333回目 異世界勇者の解呪魔法(ディスペルマジック) 137:バトルフィールド(6)

「おい伯父貴、あれ見てみろよ」

「ブロードヘインの人間兵か」

「妙な馬車だな、ひーふーみー」

「ウォーワゴン、移動式の小型要塞みたいなものだ」

「ざっと30台か、其々に戦闘員3、御者を含めても120人。こちらの手勢は250、どうする?」

「不意打ちをかければ殲滅できる、仕掛けよう。俺の部隊が先行する、攻撃を仕掛けると同時にお前達は連中の背後から攻めろ」

「了解!おいベイル、ボーッとしてんじゃねえよ。伝令だ」

「痛ってぇなぁ、蹴らなくてもわかってるよぉ。
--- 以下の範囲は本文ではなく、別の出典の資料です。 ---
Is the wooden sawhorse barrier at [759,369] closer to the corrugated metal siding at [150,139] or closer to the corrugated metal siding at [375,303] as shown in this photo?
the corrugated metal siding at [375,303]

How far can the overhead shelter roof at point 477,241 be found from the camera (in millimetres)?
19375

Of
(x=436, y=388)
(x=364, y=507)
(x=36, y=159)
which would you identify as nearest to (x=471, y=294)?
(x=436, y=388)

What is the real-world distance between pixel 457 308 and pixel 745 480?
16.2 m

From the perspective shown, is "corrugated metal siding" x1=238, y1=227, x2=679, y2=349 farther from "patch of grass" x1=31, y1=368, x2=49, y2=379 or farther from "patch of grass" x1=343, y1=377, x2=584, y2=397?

ったく従兄弟使いが荒いんだから」


 ハイエナ兵達は100名が先行する形で二手に分かれ、人間兵の軍勢を追いかけ奇襲を仕掛けた。

 人間兵を足止めしている間に、背後から挟み撃ちで150名のハイエナ兵が襲いかかる。

 しかしその時馬車の下から虎獣人達が現れ、戦況が膠着した隙に、200のディアナ公国兵が横から戦闘に介入。ハイエナ兵達は大量の死傷者を出し、森へと逃れる羽目になってしまう。


 敵に追われ森の奥へと踏み込んでいくと、突然一斉に森が枯れ始め、森の外側から火を放たれ、火に取り囲まれた彼らはそれから逃れる為に森をひた走る。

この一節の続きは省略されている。